Toro y Moi
Alternative | Indie
toro y moi drops his most personal album to date ‘boo boo’ a day early
By Nathan Leigh
July 10, 2017
What do you do when you finally get everything you ever wanted? Are you happy now? Or do you just have a whole new set of surreal problems you could never have imagined before? Would that warp your sense of reality? Good problems to have, I guess, but for Chaz Bear (formerly Chaz Bundick) of Toro Y Moi, they were very real. The identity crisis drove him back to ambient music as a cushion against a reality that was becoming increasingly incomprehensible. The end result is Boo Boo, Toro Y Moi’s most emotional and personal record to date.

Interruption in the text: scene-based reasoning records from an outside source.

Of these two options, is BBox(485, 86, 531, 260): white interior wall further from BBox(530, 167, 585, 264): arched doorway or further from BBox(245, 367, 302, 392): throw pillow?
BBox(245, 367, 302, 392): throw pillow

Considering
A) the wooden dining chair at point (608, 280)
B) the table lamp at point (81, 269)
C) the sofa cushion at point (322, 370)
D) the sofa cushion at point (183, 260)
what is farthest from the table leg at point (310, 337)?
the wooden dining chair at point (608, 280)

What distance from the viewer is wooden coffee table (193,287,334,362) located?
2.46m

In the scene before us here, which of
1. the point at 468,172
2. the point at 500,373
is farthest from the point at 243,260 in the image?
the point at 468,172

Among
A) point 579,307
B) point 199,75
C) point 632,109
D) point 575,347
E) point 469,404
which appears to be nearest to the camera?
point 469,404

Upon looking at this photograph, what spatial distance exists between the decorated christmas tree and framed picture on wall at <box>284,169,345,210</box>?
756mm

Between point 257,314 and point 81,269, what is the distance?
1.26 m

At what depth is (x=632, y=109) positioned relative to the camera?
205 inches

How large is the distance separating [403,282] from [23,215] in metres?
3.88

A constant feeling of emptiness haunts this record. The washed out retro synths and stripped down drums keep the focus on a sense of space. It’s no surprise that the video released with the record follows an uneventful drive, or that the album’s emotional heart is a song about staring forlornly out a window. Bear’s often kept emotions at arm’s length on previous records, but on tracks like “Mirage” and “Windows,” his dispassion is the point and surprisingly captivating. This is a record that uses AutoTune to emphasize alienation and it fucking works. This is a record more obsessed with the space between notes than the notes themselves; melodies and phrases rarely end, they just evaporate. Even the unabashed pop songs like “Girl Like You” and “Labyrinth” have an undercurrent of melancholy. That’s not to say it’s miserable, so much as it’s a late night drive in search of somewhere to go.

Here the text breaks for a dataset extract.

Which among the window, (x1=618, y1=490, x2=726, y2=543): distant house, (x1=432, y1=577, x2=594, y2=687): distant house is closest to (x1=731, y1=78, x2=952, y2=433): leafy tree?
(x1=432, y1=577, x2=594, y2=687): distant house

Chaz Bear explains the album: “After 7 years of touring and recording, I found myself becoming self conscious about my position in life as a ‘famous’ person, or at least my version of whatever that is. My dreams had become my reality, yet I was somehow unable to accept this new environment. I couldn’t help but fall into what might be described as an identity crisis. A feedback loop of fearful thoughts left me feeling confused. I felt as though I no longer knew what it was that I actually wanted and needed in and out of life, and at times I felt unable to even tell what was real.
During this time of personal turmoil, I turned to music as a form of therapy, and it helped me cope with the pain that I was feeling. I’d listen to the same ambient song over and over again, trying to insulate myself from reality. I fell in love with space again.
By the time I felt ready to begin working on a new record, I knew that this idea of space within music would be something that propelled my new work forward. The artists that were influencing what I was making included everyone from Travis Scott to Daft Punk, Frank Ocean to Oneohtrix Point Never, Kashif and Gigi Masin. I recognized that the common thread between these artists was their attention to a feeling of space, or lack thereof. I decided that I wanted to make a Pop record with these ideas in mind. That idea for a record is what eventually became Boo Boo.”